Entries:
>>>
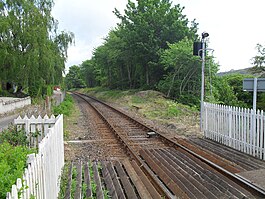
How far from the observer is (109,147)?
820 cm

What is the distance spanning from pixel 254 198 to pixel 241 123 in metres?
3.38

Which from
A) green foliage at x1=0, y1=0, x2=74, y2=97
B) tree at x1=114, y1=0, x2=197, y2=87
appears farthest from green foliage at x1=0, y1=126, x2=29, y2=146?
tree at x1=114, y1=0, x2=197, y2=87

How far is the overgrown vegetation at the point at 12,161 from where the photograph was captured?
2367 mm

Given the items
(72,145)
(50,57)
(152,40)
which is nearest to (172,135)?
(72,145)

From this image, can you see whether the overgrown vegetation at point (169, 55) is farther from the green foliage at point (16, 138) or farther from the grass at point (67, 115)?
the green foliage at point (16, 138)

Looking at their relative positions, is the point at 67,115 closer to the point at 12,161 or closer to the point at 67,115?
the point at 67,115

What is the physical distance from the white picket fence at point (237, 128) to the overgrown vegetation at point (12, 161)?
17.6 ft

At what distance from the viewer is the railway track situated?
445cm

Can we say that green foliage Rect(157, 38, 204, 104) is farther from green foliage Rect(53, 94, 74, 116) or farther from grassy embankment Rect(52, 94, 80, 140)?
grassy embankment Rect(52, 94, 80, 140)

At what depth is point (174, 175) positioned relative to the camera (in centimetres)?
527

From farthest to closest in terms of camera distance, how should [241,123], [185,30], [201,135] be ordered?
[185,30]
[201,135]
[241,123]

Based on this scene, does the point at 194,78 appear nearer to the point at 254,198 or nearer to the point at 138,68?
the point at 138,68

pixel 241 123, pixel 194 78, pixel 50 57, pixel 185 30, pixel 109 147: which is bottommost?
pixel 109 147

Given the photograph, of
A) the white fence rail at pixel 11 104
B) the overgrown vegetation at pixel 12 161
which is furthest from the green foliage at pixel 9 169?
the white fence rail at pixel 11 104
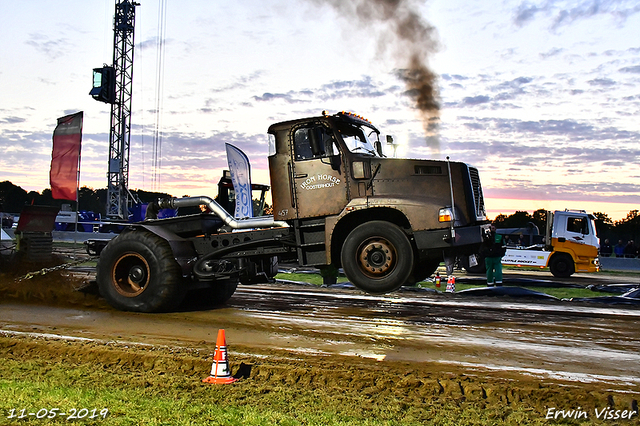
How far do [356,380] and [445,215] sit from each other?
346 centimetres

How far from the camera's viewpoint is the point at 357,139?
9.21 meters

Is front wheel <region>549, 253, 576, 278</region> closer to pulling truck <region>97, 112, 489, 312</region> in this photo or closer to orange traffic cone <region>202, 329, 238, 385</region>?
pulling truck <region>97, 112, 489, 312</region>

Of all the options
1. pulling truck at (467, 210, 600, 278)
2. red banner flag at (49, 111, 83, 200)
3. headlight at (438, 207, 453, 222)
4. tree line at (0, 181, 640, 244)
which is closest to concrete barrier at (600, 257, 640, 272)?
pulling truck at (467, 210, 600, 278)

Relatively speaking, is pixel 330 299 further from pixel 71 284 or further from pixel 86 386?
pixel 86 386

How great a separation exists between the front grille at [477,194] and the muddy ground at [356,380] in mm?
3289

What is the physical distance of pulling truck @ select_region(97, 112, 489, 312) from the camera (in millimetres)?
8312

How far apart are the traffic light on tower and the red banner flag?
2726cm

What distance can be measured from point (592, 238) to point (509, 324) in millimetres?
13907

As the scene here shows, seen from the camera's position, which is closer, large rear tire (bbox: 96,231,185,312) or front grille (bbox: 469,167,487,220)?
front grille (bbox: 469,167,487,220)

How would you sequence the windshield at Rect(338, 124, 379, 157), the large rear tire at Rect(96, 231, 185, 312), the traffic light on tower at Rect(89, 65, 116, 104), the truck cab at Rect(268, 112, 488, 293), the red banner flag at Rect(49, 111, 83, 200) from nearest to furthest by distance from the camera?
the truck cab at Rect(268, 112, 488, 293) < the windshield at Rect(338, 124, 379, 157) < the large rear tire at Rect(96, 231, 185, 312) < the red banner flag at Rect(49, 111, 83, 200) < the traffic light on tower at Rect(89, 65, 116, 104)

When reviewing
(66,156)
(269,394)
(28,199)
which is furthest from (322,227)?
(28,199)

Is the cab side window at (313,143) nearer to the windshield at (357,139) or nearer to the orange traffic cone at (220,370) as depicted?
the windshield at (357,139)

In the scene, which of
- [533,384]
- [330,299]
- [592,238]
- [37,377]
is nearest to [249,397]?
[37,377]

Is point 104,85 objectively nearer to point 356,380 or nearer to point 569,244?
point 569,244
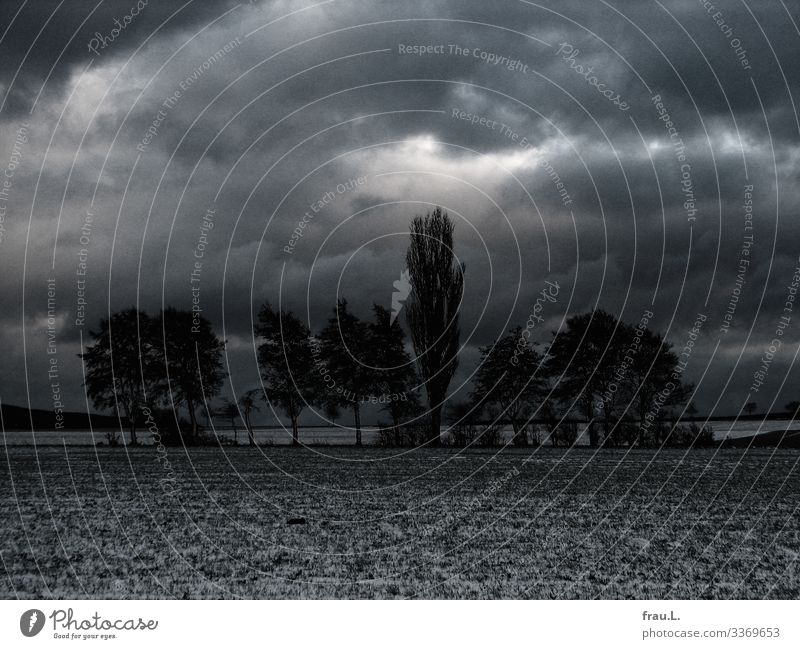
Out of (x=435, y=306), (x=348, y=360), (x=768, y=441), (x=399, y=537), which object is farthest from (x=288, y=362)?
(x=399, y=537)

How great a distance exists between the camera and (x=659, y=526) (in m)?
12.2

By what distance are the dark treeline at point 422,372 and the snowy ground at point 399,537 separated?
23.4 m

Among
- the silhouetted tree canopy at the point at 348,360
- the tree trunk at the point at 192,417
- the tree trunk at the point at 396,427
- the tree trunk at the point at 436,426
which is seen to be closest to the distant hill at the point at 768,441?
the tree trunk at the point at 436,426

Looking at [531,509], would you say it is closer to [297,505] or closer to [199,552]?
[297,505]

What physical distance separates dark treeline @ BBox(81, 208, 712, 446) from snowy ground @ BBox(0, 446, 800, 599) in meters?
23.4

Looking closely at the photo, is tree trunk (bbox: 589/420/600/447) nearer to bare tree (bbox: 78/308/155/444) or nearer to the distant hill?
the distant hill

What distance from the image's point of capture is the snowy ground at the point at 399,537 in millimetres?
8305

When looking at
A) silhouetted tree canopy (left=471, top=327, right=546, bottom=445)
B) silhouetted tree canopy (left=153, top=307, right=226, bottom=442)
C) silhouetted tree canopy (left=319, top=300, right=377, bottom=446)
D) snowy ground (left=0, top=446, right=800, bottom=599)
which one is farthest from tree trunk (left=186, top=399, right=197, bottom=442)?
snowy ground (left=0, top=446, right=800, bottom=599)

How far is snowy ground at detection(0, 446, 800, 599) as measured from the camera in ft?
27.2

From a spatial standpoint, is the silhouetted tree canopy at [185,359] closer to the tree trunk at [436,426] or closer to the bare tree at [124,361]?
the bare tree at [124,361]

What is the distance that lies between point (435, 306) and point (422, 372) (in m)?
4.06

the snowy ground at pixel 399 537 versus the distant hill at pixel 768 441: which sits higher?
the snowy ground at pixel 399 537

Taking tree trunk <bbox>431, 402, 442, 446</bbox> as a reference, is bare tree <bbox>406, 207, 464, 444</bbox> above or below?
above

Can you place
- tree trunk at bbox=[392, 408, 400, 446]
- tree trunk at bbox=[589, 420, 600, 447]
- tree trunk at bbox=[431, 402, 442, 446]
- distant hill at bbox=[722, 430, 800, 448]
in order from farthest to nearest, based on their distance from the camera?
tree trunk at bbox=[589, 420, 600, 447] → tree trunk at bbox=[392, 408, 400, 446] → distant hill at bbox=[722, 430, 800, 448] → tree trunk at bbox=[431, 402, 442, 446]
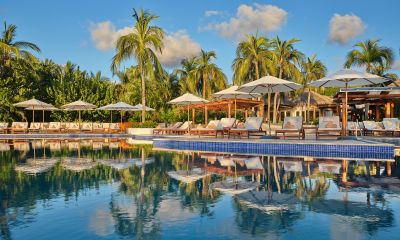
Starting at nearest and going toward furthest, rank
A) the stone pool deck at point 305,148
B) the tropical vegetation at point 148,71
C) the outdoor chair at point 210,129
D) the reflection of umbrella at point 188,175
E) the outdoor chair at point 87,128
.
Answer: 1. the reflection of umbrella at point 188,175
2. the stone pool deck at point 305,148
3. the outdoor chair at point 210,129
4. the outdoor chair at point 87,128
5. the tropical vegetation at point 148,71

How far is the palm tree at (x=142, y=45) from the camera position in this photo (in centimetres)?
2328

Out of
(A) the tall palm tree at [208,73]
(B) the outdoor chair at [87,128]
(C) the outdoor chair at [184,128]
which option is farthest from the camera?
(A) the tall palm tree at [208,73]

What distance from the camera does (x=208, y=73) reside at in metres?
33.2

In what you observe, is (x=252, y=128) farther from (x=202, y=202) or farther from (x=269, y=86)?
(x=202, y=202)

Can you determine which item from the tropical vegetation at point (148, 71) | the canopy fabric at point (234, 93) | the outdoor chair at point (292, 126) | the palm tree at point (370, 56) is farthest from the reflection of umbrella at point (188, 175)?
the palm tree at point (370, 56)

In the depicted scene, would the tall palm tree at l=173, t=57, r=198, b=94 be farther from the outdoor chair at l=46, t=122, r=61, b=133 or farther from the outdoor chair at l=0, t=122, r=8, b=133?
the outdoor chair at l=0, t=122, r=8, b=133

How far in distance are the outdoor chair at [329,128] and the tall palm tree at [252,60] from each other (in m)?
16.1

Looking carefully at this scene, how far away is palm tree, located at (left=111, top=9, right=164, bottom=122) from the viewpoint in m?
23.3

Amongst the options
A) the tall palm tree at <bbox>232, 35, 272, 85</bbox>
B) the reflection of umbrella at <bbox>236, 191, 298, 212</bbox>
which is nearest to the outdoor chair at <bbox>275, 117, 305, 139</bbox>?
the reflection of umbrella at <bbox>236, 191, 298, 212</bbox>

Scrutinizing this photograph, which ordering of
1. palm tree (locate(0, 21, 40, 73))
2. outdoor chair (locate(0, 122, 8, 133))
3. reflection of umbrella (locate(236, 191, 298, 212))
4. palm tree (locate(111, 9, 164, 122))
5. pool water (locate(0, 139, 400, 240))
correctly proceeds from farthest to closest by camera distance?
palm tree (locate(0, 21, 40, 73))
palm tree (locate(111, 9, 164, 122))
outdoor chair (locate(0, 122, 8, 133))
reflection of umbrella (locate(236, 191, 298, 212))
pool water (locate(0, 139, 400, 240))

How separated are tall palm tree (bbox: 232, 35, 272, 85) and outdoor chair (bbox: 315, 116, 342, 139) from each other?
16081 millimetres

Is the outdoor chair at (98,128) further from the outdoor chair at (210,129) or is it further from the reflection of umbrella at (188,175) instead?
the reflection of umbrella at (188,175)

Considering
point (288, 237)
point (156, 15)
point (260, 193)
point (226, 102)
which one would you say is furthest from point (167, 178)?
point (156, 15)

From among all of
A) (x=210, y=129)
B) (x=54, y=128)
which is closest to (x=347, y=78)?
(x=210, y=129)
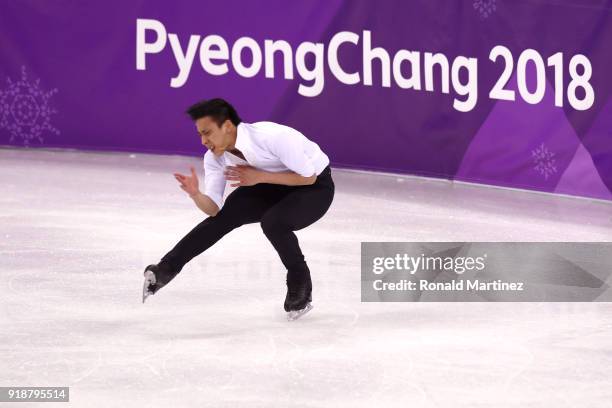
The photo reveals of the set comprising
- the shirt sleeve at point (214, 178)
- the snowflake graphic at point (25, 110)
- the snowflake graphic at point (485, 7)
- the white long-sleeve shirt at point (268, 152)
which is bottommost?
the shirt sleeve at point (214, 178)

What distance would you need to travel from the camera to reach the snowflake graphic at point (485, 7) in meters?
9.94

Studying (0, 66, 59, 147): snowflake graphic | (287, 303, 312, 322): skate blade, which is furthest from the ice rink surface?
(0, 66, 59, 147): snowflake graphic

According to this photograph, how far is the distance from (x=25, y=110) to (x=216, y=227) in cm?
608

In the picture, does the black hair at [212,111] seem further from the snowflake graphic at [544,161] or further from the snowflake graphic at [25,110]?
the snowflake graphic at [25,110]

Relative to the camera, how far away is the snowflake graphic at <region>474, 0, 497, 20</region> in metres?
9.94

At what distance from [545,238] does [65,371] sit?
425 cm

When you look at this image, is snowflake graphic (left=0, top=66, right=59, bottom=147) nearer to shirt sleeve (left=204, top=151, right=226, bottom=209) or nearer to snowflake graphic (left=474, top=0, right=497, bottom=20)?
snowflake graphic (left=474, top=0, right=497, bottom=20)

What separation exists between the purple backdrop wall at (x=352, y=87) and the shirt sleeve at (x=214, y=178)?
183 inches

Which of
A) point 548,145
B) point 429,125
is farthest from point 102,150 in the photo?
point 548,145

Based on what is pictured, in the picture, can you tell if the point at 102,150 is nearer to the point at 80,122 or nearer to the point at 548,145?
the point at 80,122

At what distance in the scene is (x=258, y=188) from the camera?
5766mm

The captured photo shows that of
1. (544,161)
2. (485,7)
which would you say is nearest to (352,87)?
(485,7)

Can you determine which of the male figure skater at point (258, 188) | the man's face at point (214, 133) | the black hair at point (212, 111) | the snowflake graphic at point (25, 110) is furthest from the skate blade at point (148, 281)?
the snowflake graphic at point (25, 110)

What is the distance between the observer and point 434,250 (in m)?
7.46
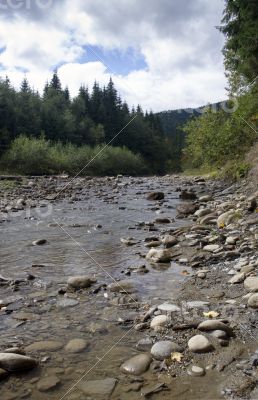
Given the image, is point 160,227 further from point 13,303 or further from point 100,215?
point 13,303

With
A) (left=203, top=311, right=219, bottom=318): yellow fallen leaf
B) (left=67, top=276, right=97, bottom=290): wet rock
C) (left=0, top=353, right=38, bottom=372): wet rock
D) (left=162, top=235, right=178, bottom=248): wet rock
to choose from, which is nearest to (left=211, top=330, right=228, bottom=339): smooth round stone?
(left=203, top=311, right=219, bottom=318): yellow fallen leaf

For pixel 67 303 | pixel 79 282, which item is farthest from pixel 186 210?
pixel 67 303

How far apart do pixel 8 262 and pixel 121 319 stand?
3636 mm

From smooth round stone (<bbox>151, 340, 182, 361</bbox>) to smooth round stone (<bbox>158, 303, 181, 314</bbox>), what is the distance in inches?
34.4

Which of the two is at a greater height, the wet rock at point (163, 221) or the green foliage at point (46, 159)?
the green foliage at point (46, 159)

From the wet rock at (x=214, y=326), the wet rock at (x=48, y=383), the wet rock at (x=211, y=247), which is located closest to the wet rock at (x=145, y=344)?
the wet rock at (x=214, y=326)

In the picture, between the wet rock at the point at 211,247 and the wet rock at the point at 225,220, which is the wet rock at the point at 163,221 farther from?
the wet rock at the point at 211,247

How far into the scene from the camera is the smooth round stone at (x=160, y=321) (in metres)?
4.57

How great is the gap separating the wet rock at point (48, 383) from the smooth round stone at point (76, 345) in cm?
51

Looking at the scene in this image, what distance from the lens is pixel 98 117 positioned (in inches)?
3484

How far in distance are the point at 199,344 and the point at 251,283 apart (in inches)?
67.3

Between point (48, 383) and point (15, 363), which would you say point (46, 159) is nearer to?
point (15, 363)

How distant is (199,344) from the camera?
13.0ft

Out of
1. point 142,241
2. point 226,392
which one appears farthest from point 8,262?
point 226,392
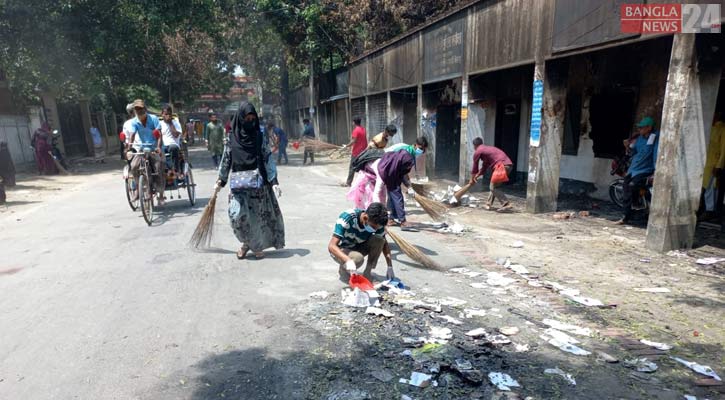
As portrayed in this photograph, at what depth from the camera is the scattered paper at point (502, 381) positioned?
2711mm

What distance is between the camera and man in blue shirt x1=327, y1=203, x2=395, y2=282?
393 centimetres

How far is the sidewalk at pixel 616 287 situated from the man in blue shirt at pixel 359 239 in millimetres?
756

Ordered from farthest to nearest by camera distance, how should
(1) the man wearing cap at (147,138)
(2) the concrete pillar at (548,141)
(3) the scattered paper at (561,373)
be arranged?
(2) the concrete pillar at (548,141) < (1) the man wearing cap at (147,138) < (3) the scattered paper at (561,373)

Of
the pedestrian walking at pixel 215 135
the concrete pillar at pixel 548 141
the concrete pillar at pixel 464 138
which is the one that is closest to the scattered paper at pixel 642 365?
the concrete pillar at pixel 548 141

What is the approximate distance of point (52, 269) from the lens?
4863 millimetres

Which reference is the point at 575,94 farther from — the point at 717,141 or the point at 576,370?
the point at 576,370

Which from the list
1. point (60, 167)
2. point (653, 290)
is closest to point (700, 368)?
point (653, 290)

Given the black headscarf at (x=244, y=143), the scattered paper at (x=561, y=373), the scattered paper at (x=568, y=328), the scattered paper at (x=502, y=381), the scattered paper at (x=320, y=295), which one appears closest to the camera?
the scattered paper at (x=502, y=381)

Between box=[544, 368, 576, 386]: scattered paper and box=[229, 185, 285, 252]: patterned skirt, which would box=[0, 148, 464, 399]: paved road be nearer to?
box=[229, 185, 285, 252]: patterned skirt

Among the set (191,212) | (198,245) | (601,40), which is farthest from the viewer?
(191,212)

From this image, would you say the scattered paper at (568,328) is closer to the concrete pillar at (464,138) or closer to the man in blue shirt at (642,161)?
the man in blue shirt at (642,161)

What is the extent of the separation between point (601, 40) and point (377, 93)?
10478mm

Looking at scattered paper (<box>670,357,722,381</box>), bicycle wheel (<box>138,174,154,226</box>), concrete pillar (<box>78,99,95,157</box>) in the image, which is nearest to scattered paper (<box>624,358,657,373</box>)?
scattered paper (<box>670,357,722,381</box>)

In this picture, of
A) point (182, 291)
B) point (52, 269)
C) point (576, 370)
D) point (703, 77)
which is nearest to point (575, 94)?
point (703, 77)
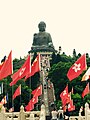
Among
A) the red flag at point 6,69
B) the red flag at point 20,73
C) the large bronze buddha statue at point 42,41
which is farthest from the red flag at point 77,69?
the large bronze buddha statue at point 42,41

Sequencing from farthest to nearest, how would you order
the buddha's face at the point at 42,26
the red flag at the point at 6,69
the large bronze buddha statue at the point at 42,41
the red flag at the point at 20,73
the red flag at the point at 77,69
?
the buddha's face at the point at 42,26 < the large bronze buddha statue at the point at 42,41 < the red flag at the point at 20,73 < the red flag at the point at 77,69 < the red flag at the point at 6,69

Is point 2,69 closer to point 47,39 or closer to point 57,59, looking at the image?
point 57,59

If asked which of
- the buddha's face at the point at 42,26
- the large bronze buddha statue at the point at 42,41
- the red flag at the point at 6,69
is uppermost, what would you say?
the buddha's face at the point at 42,26

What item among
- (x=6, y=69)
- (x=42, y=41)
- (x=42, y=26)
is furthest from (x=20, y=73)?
(x=42, y=26)

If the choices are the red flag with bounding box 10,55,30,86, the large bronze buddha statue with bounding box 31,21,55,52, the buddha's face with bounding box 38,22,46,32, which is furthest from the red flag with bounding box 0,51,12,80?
the buddha's face with bounding box 38,22,46,32

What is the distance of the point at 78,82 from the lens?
69.8 meters

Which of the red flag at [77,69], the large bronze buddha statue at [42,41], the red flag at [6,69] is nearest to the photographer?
the red flag at [6,69]

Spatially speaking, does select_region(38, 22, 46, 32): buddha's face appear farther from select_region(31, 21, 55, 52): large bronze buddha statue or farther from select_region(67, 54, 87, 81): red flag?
select_region(67, 54, 87, 81): red flag

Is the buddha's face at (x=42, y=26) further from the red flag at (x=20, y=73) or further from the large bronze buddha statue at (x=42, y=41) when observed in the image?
the red flag at (x=20, y=73)

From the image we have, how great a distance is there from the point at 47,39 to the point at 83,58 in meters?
102

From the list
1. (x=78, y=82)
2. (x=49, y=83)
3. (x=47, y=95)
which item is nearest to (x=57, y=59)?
(x=49, y=83)

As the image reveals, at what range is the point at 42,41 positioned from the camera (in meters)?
134

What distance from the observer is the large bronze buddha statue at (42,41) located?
130000 mm

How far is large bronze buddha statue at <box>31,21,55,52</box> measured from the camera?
5118 inches
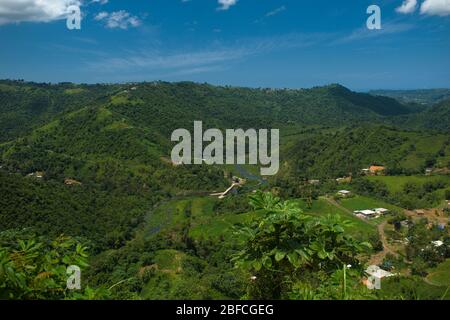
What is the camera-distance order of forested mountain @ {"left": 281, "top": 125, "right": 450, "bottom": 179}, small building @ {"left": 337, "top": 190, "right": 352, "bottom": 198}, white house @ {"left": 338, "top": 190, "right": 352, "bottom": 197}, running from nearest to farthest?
small building @ {"left": 337, "top": 190, "right": 352, "bottom": 198} < white house @ {"left": 338, "top": 190, "right": 352, "bottom": 197} < forested mountain @ {"left": 281, "top": 125, "right": 450, "bottom": 179}

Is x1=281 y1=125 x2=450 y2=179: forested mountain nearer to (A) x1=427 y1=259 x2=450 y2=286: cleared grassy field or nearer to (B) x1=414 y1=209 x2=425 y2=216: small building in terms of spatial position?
(B) x1=414 y1=209 x2=425 y2=216: small building

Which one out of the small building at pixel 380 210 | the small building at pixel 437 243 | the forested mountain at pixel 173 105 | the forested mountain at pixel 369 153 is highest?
the forested mountain at pixel 173 105

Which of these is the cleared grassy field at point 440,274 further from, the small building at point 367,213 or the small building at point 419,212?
the small building at point 419,212

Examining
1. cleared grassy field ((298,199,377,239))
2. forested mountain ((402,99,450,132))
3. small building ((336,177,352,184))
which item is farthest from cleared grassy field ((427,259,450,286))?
forested mountain ((402,99,450,132))

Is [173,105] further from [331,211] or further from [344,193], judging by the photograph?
[331,211]

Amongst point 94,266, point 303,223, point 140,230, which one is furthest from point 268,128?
point 303,223

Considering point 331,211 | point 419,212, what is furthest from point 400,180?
point 331,211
<<<
Everything from the line with "Which one out" to the end of the listing above needs to be duplicated exactly, both end lines included, with nothing more.

Which one out of the small building at pixel 380 210 | the small building at pixel 437 243 | the forested mountain at pixel 173 105 | the forested mountain at pixel 369 153 is highest?
the forested mountain at pixel 173 105

Which of these is the cleared grassy field at point 440,274 further from, the small building at point 367,213 or the small building at point 419,212?
the small building at point 419,212

Examining
1. cleared grassy field ((298,199,377,239))
2. forested mountain ((402,99,450,132))
3. small building ((336,177,352,184))
which item is farthest from cleared grassy field ((427,259,450,286))?
forested mountain ((402,99,450,132))

Is [173,105] further from [331,211] or further from [344,193], judging by the photograph?
[331,211]

Amongst point 94,266, point 303,223, point 140,230, which one is furthest from point 268,128?
point 303,223

Considering point 331,211 | point 419,212, what is furthest from point 400,180?
point 331,211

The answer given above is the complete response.